**TASK INSTRUCTIONS**:
Restate the SQLAlchemy troubleshooting post between "UPDATE: #RazerM told" and "sqlalchemy.engine.base.Engine select current_schema()", inclusive, with "param" swapped for "parameter".

UPDATE: #RazerM told me about the echo=true param that I didn't know about. With
app.config['SQLALCHEMY_ECHO']=True
I yielded from a new insert (note that on this try it fetched 10, should be 67):
2016-08-25 14:47:40,127 INFO sqlalchemy.engine.base.Engine select version()
2016-08-25 14:47:40,128 INFO sqlalchemy.engine.base.Engine {}
2016-08-25 14:47:40,314 INFO sqlalchemy.engine.base.Engine select current_schema()
2016-08-25 14:47:40,315 INFO sqlalchemy.engine.base.Engine {}
2016-08-25 14:47:40,499 INFO sqlalchemy.engine.base.Engine SELECT CAST('test plain returns' AS VARCHAR(60)) AS anon_1
2016-08-25 14:47:40,499 INFO sqlalchemy.engine.base.Engine {}
2016-08-25 14:47:40,594 INFO sqlalchemy.engine.base.Engine SELECT CAST('test unicode returns' AS VARCHAR(60)) AS anon_1
2016-08-25 14:47:40,594 INFO sqlalchemy.engine.base.Engine {}
2016-08-25 14:47:40,780 INFO sqlalchemy.engine.base.Engine show standard_conforming_strings
2016-08-25 14:47:40,780 INFO sqlalchemy.engine.base.Engine {}
2016-08-25 14:47:40,969 INFO sqlalchemy.engine.base.Engine BEGIN (implicit)
2016-08-25 14:47:40,971 INFO sqlalchemy.engine.base.Engine INSERT INTO schools (id, name, active, created, updated) VALUES (nextval('schools_id_seq'), %(name)s, %(active)s, %(created)s, %(updated)s) RETURNING schools.id
2016-08-25 14:47:40,971 INFO sqlalchemy.engine.base.Engine {'name': 'Testing', 'created': datetime.datetime(2016, 8, 25, 14, 47, 38, 785031), 'active': True, 'updated': datetime.datetime(2016, 8, 25, 14, 47, 38, 785050)}
2016-08-25 14:47:41,064 INFO sqlalchemy.engine.base.Engine ROLLBACK
sqlalchemy.exc.IntegrityError: (psycopg2.IntegrityError) duplicate key value violates unique constraint "schools_pkey"
DETAIL: Key (id)=(10) already exists.
[SQL: "INSERT INTO schools (id, name, active, created, updated) VALUES (nextval('schools_id_seq'), %(name)s, %(active)s, %(created)s, %(updated)s) RETURNING schools.id"] [parameters: {'updated': datetime.datetime(2016, 8, 25, 14, 54, 18, 262873), 'created': datetime.datetime(2016, 8, 25, 14, 54, 18, 262864), 'active': True, 'name': 'Testing'}]
Well, solution is simple in that case, it doesn't explain why, because I think we should look at entire environment, which you cannot show us or it will take too long. So try to insert as many records as it will reach 67 and next inserts should apply without any error, because sequence minimum will reach proper value. Of course you can try to add server_default option to id property first:
server_default=db.Sequence('schools_id_seq').next_value()

**DATA SUPPLIED**:
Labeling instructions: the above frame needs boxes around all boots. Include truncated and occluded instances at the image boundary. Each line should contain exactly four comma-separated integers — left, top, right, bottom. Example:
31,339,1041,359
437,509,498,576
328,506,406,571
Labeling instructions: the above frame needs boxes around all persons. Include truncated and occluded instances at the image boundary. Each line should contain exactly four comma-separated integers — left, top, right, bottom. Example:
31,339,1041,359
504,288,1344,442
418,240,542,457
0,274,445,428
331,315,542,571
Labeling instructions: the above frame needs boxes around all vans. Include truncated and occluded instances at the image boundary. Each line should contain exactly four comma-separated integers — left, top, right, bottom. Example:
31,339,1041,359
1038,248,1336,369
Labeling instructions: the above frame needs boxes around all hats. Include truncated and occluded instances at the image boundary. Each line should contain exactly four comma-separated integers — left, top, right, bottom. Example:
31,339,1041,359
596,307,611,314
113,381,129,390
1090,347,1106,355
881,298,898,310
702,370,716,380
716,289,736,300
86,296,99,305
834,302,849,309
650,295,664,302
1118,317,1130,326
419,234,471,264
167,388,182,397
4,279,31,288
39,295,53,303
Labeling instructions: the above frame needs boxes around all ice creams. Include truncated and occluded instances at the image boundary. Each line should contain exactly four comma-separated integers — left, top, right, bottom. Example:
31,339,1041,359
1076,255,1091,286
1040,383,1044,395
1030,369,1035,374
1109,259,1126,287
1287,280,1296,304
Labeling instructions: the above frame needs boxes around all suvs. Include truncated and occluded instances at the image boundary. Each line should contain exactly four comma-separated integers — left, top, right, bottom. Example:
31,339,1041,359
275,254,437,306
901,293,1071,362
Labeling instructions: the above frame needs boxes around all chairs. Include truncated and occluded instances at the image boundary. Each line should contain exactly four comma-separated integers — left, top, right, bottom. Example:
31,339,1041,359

**RESPONSE TO THIS EXERCISE**:
UPDATE: #RazerM told me about the echo=true parameter that I didn't know about. With
app.config['SQLALCHEMY_ECHO']=True
I yielded from a new insert (note that on this try it fetched 10, should be 67):
2016-08-25 14:47:40,127 INFO sqlalchemy.engine.base.Engine select version()
2016-08-25 14:47:40,128 INFO sqlalchemy.engine.base.Engine {}
2016-08-25 14:47:40,314 INFO sqlalchemy.engine.base.Engine select current_schema()